Increasing wages does contribute to inflation, but does it not also increase purchasing power in the economy? Are higher wages necessary due to the hot economy, or has the economy continued to grow due to higher pay?
Business operations and worker remuneration is a difficult dance. In 1961, the first minimum wage in P.E.I. was set at $0.375 for a 48-hour work week.
By 1977, the minimum wage moved to $2.70, and by 1991 the wage rate had risen to $4.75 per hour. In 2000, we started witnessing annual minimum wage increases and in 2009 bi-annual increases came into effect raising the rate to $10 by April 2012. As of April 1, 2020, the minimum wage will be $12.85 per hour.
In the U.S., the federal minimum wage has not kept pace with Canada. A much larger economy benefiting from a far more progressive taxation rate and acclimatization to offering gratuity (tips) the federal minimum wage is $7.25 per hour ($9.55 Cdn), although each state can regulate their minimum rates, 29 states enforce greater than the federal minimum. The average living wage to cover basic needs in the U.S. is estimated at $16.14 blended across all states.

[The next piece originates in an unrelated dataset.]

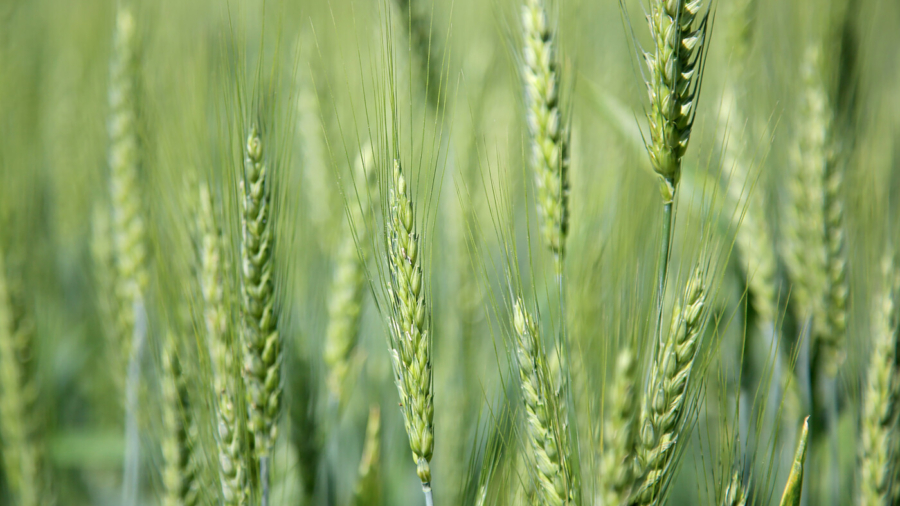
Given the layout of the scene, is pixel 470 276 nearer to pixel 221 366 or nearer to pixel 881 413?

Two U.S. Democratic presidential front runners are calling for a $15 federal minimum wage ($19.77 Cdn). In 2014 amid surging housing prices Seattle experimented with the minimum wage, which was gradually increased to $15 by 2021. As a case study – this policy had some startling and unexpected impacts.
As wages rose, employees elected to work less. A challenging response in a tight labour market. To accommodate the increased input costs, businesses had to raise prices. The increase in wages caused a competitive strain to uniformly compete for talent. From an economic perspective, workers had more discretionary income and more flexibility to deploy in the local economy. Psychologically, people felt empowered and more valued in the workforce.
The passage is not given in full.